**Given exercise**
Take the line that contains "How far are the table" as the first and the last line of the material as the final one; set down exactly the lines in that span.

**Task data**
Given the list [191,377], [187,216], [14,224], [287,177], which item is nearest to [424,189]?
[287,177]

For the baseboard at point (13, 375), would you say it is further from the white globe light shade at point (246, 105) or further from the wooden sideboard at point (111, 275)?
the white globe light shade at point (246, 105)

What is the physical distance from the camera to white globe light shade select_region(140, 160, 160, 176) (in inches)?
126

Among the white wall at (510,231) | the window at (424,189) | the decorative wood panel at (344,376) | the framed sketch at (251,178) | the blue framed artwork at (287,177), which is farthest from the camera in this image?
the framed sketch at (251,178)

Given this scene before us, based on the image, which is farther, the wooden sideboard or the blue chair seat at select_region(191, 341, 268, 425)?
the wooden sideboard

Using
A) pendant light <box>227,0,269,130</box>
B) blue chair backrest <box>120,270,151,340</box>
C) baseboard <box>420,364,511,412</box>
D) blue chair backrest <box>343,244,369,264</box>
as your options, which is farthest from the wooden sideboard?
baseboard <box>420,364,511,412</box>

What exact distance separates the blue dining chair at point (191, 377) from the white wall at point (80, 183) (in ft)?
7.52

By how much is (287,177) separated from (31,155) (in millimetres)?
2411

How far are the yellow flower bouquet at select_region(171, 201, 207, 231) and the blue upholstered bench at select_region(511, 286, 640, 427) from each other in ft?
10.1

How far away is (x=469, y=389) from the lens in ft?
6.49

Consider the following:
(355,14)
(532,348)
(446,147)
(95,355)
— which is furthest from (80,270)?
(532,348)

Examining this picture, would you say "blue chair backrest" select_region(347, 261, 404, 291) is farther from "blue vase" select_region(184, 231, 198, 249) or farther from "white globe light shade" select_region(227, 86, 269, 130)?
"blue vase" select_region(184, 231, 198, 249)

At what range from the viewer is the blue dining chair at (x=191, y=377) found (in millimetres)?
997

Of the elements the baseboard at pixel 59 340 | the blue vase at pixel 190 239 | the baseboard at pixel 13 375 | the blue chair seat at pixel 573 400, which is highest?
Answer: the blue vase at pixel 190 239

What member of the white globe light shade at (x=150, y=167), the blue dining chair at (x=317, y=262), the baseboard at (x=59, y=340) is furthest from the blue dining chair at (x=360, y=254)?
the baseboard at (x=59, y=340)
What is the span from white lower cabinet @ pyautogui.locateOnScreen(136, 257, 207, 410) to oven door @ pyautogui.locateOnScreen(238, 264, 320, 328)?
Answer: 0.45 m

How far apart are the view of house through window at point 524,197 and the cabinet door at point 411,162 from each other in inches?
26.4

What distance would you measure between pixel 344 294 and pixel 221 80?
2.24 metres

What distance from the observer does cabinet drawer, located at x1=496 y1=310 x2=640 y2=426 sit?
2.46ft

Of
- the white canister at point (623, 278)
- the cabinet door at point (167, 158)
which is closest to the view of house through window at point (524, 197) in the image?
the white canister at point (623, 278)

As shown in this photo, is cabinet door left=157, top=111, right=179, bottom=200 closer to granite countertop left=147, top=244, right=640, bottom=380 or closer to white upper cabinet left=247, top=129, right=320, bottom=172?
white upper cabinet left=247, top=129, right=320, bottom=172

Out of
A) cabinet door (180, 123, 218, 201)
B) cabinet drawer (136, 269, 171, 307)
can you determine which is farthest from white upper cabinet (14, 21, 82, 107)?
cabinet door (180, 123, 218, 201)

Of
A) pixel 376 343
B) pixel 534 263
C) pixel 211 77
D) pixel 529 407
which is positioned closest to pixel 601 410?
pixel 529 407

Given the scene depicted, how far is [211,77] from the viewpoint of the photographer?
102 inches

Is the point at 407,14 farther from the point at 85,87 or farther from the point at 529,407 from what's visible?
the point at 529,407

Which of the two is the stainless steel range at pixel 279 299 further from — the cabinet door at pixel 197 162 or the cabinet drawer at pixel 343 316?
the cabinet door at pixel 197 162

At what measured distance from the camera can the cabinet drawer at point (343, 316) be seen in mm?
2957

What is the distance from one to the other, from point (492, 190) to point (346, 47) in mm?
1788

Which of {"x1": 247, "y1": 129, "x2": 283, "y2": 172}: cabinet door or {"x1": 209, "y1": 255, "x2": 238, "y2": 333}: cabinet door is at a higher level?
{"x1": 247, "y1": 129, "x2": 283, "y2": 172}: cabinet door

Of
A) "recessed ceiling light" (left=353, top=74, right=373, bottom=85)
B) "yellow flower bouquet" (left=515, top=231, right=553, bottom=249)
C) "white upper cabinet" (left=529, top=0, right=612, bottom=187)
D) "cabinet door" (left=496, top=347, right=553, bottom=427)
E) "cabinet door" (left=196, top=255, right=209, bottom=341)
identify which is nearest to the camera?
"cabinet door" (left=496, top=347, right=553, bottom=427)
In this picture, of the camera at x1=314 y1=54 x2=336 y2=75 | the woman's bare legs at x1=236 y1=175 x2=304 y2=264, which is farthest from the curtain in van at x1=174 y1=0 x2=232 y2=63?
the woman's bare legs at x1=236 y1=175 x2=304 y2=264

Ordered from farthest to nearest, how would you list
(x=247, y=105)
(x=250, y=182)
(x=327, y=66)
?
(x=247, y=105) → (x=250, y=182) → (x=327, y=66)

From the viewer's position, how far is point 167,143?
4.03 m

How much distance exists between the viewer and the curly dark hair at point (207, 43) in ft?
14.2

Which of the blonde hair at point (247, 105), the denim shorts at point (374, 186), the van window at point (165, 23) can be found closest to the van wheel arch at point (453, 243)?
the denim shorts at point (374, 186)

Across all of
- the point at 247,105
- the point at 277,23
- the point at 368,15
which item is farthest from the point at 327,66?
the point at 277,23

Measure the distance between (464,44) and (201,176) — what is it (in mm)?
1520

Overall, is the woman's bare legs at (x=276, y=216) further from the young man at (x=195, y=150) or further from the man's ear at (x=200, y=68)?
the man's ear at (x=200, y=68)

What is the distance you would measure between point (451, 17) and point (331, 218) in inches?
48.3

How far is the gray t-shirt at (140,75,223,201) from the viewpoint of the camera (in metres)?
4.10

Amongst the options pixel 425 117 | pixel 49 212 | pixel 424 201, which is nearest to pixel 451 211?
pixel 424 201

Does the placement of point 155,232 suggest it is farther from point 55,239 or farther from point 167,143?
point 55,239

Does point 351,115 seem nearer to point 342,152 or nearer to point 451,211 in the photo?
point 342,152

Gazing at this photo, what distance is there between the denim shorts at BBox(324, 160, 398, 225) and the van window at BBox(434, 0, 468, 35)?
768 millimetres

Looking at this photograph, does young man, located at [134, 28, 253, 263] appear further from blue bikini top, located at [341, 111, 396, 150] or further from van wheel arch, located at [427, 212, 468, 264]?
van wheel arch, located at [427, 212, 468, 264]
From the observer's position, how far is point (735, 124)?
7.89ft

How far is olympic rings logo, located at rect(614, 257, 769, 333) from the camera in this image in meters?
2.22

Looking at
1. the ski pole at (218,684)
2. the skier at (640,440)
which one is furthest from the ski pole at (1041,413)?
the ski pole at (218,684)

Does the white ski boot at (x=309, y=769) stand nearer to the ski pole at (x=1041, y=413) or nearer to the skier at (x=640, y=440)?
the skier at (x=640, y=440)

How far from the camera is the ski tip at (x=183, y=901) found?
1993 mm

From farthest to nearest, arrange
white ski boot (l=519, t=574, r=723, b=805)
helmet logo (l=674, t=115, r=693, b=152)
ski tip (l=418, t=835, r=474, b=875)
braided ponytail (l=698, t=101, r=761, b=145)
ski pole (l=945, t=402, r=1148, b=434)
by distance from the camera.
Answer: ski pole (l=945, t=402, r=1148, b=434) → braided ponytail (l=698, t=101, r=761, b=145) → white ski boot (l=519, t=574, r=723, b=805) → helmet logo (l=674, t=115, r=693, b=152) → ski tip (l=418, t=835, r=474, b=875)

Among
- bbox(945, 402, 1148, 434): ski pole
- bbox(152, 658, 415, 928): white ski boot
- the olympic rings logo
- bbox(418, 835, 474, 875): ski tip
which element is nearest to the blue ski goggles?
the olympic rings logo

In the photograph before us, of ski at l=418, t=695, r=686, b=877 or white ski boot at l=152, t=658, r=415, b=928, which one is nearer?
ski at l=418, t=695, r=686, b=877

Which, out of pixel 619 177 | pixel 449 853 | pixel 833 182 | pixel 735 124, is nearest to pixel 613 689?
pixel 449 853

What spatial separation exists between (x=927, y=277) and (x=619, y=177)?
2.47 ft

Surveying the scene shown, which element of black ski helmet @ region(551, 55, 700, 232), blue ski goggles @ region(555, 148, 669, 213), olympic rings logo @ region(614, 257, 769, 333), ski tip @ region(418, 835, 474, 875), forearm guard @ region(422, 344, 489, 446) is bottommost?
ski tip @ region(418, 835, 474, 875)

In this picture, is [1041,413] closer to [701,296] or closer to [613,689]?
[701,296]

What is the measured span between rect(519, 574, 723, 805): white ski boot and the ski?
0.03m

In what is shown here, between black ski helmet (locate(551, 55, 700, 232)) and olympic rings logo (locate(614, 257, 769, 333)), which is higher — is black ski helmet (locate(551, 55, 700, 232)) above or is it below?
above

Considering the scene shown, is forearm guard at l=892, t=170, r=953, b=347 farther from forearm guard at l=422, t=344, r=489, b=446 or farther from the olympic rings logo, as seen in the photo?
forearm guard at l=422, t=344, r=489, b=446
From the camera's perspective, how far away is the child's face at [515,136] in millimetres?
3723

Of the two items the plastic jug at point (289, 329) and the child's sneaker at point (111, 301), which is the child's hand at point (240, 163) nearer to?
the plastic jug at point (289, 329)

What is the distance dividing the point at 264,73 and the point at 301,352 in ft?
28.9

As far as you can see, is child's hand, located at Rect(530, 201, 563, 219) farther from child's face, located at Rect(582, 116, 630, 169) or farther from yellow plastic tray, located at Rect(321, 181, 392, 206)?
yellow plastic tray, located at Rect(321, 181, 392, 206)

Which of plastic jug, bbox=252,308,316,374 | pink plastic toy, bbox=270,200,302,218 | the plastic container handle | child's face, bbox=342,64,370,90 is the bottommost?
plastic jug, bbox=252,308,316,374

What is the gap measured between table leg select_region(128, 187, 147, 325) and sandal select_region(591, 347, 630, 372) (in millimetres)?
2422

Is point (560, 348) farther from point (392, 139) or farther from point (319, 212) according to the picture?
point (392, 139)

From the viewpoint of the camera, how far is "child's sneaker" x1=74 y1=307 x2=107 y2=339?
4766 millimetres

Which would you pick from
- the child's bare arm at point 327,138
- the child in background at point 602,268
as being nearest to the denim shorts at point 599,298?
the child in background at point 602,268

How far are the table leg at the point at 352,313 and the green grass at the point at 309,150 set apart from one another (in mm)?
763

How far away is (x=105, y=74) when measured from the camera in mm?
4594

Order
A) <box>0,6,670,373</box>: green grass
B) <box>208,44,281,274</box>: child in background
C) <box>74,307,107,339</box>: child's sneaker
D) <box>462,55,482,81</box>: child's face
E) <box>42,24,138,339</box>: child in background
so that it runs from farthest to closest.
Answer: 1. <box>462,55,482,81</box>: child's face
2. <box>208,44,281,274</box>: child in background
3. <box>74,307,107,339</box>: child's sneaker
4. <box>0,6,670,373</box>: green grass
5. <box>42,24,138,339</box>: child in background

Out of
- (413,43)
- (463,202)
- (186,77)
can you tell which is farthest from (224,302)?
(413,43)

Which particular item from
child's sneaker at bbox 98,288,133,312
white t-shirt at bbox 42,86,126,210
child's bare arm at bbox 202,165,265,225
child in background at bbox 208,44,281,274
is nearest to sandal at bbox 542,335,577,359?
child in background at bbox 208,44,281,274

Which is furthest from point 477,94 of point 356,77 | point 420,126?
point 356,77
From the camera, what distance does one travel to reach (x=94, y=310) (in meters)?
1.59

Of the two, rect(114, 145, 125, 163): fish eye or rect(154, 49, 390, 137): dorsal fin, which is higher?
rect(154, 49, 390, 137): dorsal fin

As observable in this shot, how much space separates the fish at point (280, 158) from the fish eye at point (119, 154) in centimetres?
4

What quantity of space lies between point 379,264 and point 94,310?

**Full answer**
How far are the table leg at the point at 352,313 and the green grass at the point at 309,150 set apart from one another (in mm)?
763

How far away is (x=105, y=74) when measured from the camera in mm?
4594

Order
A) <box>0,6,670,373</box>: green grass
B) <box>208,44,281,274</box>: child in background
C) <box>74,307,107,339</box>: child's sneaker
D) <box>462,55,482,81</box>: child's face
E) <box>42,24,138,339</box>: child in background
so that it runs from farthest to closest.
Answer: 1. <box>462,55,482,81</box>: child's face
2. <box>208,44,281,274</box>: child in background
3. <box>74,307,107,339</box>: child's sneaker
4. <box>0,6,670,373</box>: green grass
5. <box>42,24,138,339</box>: child in background

Out of
- (413,43)
- (463,202)
- (186,77)
can you tell which is farthest from (224,302)?
(413,43)

Which particular item from
child's sneaker at bbox 98,288,133,312
white t-shirt at bbox 42,86,126,210
child's bare arm at bbox 202,165,265,225
child in background at bbox 208,44,281,274
is nearest to sandal at bbox 542,335,577,359?
child in background at bbox 208,44,281,274

Which is furthest from point 477,94 of point 356,77 | point 420,126?
point 356,77
From the camera, what distance does one travel to reach (x=94, y=310) (in meters)?
1.59

Of the two, rect(114, 145, 125, 163): fish eye or rect(154, 49, 390, 137): dorsal fin, which is higher?
rect(154, 49, 390, 137): dorsal fin

As observable in this shot, how much space separates the fish at point (280, 158) from the fish eye at point (119, 154) in centimetres?
4

What quantity of space lies between point 379,264 and point 94,310?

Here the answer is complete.